Anyhow, that was yesterday, and today is today. For the morning I’d like to get the bits and pieces together and get the interface up and running.

Returned to the lovely fifth floor of the ivory tower, I mean the museum, with a much-improved disposition this morning, having finished the horrifying and vastly unpleasant task of geometric-model-making yesterday. The world seemed a friendlier place as I peered onto the melting snow from my vantage point under the eaves of the museum. It didn’t hurt that it’s 43˚ today (read: it’s above freezing), with a forecast high of 54˚.

The next task—which I imagine will take up a good chunk of the day—is to turn the models I’ve come up with into .PGM bitmap files, which the interface will display when I change from one species to another. This is quite a bit more fun. OmniGraffle!

By lunchtime I had made up three of these figures. I managed to make one more in the afternoon, but succumbed to an intense wave of fatigue and actually fell asleep in the office… When I awoke, I decided that this was probably not the most productive time to continue working, so I decided to call it a successful week (geometric models done!) and return to the interface design with a fresh mind and wakeful body after the long weekend.

Believe it or not, Ripley, but there’s another snowstorm underway right now. And another one coming, tomorrow. For good measure.

Managed to make it in to work, however, and even settled down to actually do some work after getting some emailing out of the way (including emailing the remaining candidate reviewer for the morphospace characters, who turns out to be less of a diatom expert and more of a morphospace guy; we’ll see what happens). Irritatingly enough, the Practical SQL book I’ve been using is an electronic resource with an apparently limited number of viewing licenses, and it’s currently unavailable (somebody else must be viewing it). How annoying. Well, perhaps I can blaze ahead with choosing data types for each of my columns, since that’s something I’ll need to decide before I can set up the database.
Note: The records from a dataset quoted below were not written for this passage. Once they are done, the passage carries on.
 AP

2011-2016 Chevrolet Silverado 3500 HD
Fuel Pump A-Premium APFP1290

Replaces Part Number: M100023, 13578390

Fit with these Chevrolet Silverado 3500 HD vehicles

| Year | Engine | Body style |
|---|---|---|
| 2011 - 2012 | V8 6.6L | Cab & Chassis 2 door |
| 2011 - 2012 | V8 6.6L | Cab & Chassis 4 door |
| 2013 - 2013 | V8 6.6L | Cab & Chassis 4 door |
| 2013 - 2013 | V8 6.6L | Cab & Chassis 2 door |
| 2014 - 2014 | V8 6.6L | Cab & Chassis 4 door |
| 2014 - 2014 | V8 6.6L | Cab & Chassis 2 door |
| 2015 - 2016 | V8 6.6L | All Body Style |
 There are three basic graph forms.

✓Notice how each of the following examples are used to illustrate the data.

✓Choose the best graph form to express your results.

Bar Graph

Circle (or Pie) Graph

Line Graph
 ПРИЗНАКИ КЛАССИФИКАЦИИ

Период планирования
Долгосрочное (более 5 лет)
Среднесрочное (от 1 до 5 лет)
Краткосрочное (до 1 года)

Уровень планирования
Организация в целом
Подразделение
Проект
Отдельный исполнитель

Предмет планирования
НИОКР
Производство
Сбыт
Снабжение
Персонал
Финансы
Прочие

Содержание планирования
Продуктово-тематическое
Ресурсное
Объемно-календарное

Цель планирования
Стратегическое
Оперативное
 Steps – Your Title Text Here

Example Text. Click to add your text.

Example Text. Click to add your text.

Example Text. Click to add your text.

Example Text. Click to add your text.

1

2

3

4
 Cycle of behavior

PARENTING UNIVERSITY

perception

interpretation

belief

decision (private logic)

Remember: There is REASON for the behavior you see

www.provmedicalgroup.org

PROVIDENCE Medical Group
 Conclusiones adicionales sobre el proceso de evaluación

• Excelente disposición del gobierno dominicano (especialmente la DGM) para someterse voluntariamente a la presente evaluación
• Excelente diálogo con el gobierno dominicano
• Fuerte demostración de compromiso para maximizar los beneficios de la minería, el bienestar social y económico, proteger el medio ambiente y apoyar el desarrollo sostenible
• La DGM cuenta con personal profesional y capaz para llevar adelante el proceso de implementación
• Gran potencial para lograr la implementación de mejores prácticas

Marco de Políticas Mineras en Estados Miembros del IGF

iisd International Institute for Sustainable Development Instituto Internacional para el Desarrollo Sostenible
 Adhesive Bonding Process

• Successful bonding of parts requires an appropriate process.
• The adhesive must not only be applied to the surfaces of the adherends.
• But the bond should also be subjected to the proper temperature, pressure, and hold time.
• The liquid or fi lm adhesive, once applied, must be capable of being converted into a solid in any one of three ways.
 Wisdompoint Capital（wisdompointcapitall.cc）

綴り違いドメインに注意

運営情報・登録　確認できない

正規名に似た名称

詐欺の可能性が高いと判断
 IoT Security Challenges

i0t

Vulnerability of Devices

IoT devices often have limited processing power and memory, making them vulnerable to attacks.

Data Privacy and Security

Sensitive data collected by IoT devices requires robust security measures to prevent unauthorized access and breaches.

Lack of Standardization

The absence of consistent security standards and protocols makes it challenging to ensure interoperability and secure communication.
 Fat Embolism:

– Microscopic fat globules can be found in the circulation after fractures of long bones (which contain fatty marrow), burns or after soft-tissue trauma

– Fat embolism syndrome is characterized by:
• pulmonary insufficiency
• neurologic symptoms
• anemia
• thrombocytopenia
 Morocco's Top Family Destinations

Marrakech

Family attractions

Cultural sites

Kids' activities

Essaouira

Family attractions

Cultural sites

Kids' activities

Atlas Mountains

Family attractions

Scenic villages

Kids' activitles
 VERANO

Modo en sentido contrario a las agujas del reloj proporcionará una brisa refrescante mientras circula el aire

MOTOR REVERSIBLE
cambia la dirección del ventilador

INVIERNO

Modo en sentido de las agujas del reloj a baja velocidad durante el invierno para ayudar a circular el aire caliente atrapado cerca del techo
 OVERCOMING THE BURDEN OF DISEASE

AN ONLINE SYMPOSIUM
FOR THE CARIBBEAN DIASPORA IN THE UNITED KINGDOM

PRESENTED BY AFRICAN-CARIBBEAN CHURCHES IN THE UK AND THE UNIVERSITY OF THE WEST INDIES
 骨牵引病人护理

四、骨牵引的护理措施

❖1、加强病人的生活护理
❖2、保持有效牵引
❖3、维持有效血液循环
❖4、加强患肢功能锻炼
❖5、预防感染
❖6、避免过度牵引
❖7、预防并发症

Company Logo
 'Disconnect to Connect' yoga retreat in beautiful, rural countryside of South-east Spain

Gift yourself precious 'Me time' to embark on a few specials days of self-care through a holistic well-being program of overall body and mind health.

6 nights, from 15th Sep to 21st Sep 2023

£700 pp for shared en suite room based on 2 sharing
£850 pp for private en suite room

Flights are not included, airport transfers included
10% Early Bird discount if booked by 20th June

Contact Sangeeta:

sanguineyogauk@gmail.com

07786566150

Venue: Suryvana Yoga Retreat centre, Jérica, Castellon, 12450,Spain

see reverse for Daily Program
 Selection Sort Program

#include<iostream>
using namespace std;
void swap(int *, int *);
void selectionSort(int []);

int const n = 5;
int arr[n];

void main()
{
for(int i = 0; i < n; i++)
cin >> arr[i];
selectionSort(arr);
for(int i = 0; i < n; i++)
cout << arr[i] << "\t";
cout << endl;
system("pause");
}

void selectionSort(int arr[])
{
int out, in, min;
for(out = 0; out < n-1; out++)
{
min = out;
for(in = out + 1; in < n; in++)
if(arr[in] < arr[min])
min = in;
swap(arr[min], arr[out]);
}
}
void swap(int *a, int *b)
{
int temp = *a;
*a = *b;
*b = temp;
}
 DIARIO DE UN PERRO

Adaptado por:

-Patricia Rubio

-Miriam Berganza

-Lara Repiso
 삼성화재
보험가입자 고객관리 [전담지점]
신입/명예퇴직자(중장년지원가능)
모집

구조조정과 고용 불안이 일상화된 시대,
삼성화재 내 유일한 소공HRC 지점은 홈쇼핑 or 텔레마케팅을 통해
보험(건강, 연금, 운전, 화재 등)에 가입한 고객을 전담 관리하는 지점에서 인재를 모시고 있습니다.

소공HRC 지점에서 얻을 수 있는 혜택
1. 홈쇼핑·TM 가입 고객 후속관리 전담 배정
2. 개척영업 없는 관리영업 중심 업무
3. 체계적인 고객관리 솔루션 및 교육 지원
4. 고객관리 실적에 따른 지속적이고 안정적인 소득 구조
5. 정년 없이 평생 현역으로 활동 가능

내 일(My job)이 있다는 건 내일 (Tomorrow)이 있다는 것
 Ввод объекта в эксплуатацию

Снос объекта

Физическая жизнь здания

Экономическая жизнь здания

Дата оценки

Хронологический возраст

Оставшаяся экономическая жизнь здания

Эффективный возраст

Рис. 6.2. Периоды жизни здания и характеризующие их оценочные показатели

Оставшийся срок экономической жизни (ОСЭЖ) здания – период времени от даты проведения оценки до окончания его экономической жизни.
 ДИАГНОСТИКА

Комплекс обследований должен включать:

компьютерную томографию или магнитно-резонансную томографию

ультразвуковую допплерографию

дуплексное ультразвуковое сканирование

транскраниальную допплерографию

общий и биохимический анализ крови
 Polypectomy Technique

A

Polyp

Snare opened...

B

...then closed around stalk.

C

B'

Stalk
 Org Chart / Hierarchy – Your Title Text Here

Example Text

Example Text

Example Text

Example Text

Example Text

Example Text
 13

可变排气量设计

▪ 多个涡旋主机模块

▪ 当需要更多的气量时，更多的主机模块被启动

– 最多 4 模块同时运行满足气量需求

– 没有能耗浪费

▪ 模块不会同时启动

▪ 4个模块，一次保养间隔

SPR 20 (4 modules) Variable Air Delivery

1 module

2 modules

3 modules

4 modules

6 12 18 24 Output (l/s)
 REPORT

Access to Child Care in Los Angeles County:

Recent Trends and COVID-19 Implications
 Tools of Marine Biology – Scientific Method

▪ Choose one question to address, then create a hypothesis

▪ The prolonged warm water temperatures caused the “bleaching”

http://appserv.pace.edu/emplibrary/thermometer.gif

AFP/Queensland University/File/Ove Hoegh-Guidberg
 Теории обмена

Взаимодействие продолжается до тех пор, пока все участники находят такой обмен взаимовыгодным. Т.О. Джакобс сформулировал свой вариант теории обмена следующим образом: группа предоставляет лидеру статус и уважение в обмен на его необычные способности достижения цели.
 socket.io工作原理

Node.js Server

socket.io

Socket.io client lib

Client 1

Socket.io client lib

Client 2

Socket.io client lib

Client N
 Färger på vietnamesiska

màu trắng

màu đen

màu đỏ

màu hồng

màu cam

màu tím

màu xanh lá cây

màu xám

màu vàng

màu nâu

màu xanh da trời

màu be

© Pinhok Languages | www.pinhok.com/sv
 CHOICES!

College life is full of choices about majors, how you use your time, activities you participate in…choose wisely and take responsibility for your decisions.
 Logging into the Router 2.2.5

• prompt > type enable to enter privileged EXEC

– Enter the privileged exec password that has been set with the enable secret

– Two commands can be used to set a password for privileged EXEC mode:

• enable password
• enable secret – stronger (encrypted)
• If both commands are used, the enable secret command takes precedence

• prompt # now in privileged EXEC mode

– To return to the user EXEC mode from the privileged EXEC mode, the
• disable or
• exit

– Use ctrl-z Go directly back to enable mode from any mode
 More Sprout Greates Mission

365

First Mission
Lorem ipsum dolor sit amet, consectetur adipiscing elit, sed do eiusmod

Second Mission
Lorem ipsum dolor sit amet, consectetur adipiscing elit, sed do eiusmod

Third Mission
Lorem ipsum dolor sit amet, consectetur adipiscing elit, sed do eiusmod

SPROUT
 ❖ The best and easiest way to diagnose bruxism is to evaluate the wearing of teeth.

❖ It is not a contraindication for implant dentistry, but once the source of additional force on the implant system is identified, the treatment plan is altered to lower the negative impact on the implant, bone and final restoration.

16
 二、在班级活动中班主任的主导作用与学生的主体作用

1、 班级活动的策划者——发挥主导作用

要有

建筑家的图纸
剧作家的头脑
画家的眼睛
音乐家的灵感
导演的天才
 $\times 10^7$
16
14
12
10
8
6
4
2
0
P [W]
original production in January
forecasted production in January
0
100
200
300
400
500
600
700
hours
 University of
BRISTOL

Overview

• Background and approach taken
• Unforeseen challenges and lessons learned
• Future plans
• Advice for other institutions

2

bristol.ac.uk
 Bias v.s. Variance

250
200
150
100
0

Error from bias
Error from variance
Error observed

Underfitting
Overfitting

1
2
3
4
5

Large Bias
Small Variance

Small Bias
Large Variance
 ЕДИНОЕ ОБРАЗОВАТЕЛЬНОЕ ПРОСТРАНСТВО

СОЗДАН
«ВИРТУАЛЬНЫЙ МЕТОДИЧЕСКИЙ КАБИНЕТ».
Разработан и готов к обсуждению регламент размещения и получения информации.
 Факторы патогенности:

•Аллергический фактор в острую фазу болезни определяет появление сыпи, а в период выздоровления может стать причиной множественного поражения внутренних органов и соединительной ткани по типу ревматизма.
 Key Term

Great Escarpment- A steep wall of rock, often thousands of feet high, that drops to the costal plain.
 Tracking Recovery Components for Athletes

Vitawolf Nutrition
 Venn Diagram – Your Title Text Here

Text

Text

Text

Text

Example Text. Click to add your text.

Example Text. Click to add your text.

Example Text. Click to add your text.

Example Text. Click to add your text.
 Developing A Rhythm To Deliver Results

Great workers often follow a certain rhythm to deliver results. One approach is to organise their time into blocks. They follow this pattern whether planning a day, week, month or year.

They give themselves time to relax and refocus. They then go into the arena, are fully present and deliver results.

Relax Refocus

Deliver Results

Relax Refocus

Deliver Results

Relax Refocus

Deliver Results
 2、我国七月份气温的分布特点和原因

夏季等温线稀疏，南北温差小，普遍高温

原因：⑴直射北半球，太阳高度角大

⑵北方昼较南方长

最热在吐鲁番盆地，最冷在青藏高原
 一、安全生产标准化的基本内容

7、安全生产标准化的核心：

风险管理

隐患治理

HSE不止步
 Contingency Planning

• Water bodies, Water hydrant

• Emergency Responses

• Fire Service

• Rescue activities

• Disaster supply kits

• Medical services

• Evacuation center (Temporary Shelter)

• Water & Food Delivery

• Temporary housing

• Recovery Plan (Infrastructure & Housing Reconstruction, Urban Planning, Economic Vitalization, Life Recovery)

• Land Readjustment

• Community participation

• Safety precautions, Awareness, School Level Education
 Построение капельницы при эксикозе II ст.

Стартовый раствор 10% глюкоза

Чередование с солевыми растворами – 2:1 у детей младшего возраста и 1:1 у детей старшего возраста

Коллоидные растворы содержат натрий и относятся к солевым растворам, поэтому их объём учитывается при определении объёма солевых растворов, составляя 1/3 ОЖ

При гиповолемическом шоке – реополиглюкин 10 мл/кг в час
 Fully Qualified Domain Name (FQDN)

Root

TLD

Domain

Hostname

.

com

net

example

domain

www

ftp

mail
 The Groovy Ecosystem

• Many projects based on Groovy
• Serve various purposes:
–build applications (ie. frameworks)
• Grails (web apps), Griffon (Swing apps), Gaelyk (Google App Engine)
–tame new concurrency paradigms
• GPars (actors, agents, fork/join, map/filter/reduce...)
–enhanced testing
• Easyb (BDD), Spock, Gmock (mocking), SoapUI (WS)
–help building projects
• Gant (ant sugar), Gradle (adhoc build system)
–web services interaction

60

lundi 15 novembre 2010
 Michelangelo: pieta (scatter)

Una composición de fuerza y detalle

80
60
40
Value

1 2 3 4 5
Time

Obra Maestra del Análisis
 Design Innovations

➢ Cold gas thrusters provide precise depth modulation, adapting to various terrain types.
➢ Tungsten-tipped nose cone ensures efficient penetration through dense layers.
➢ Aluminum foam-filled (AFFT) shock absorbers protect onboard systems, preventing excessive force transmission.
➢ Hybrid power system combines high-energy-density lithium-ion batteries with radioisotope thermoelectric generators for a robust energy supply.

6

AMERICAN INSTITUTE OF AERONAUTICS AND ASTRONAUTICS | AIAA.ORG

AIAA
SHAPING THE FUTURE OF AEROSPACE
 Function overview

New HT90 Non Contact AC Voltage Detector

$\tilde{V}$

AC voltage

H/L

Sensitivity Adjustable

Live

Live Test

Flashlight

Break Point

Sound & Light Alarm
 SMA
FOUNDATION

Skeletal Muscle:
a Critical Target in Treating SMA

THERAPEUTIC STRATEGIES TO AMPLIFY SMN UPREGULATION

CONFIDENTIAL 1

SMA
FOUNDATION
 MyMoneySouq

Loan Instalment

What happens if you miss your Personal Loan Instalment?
Here is the current view of the schema:

Here are the most appropriate data types I can think of, available types being listed here:

Holes:

• Hole_ID: integer primary key (this column type in SQLite automatically increments)
• Latitude: real
• Longitude: real

Slides:

• Slide_ID: integer primary key
• Hole_ID: integer references Holes
• Depth: real
• Age: real
• Preservation: text check (Preservation in (‘ p’ , ‘ pm’ , ‘ m’ , ‘ mg’ ,  ‘ g’ ) ) ,

Individuals

• Indiv_ID: integer primary key
• Slide_ID: integer references Slides
• Species: text check (Species in (‘ Species one’ , ‘ Species two’ , etc ) ) ,

Measurements

• Meas_ID: integer primary key
• Indiv_ID: integer references Individuals
• Meas_type: text
• Measurement: real
• Image: text

From my reading of the SQLite documentation it seems that the CHECK constraint is not implemented in SQLite, which is a bit of a bummer. I’m going to have to be careful to do some data validation, for fields like Preservation and Species, where typos could lead to data not being retrieved properly in queries—either after collecting the data, or by building some validation into the R front-end I’ll need to develop for the database.

Tinkered around with RSQLite a little more, and figured out most of what I need to know in order to be able to set up these basic tables… Awesome! I think I’m ready to go. Unfortunately, there are a few more things demanding my attention today. I need to return an interlibrary loan book about automated diatom identification that might be quite useful for the mathematical morphospace project, but I haven’t read—so I need to make copies of the relevant sections, then lug it across campus to Widener library.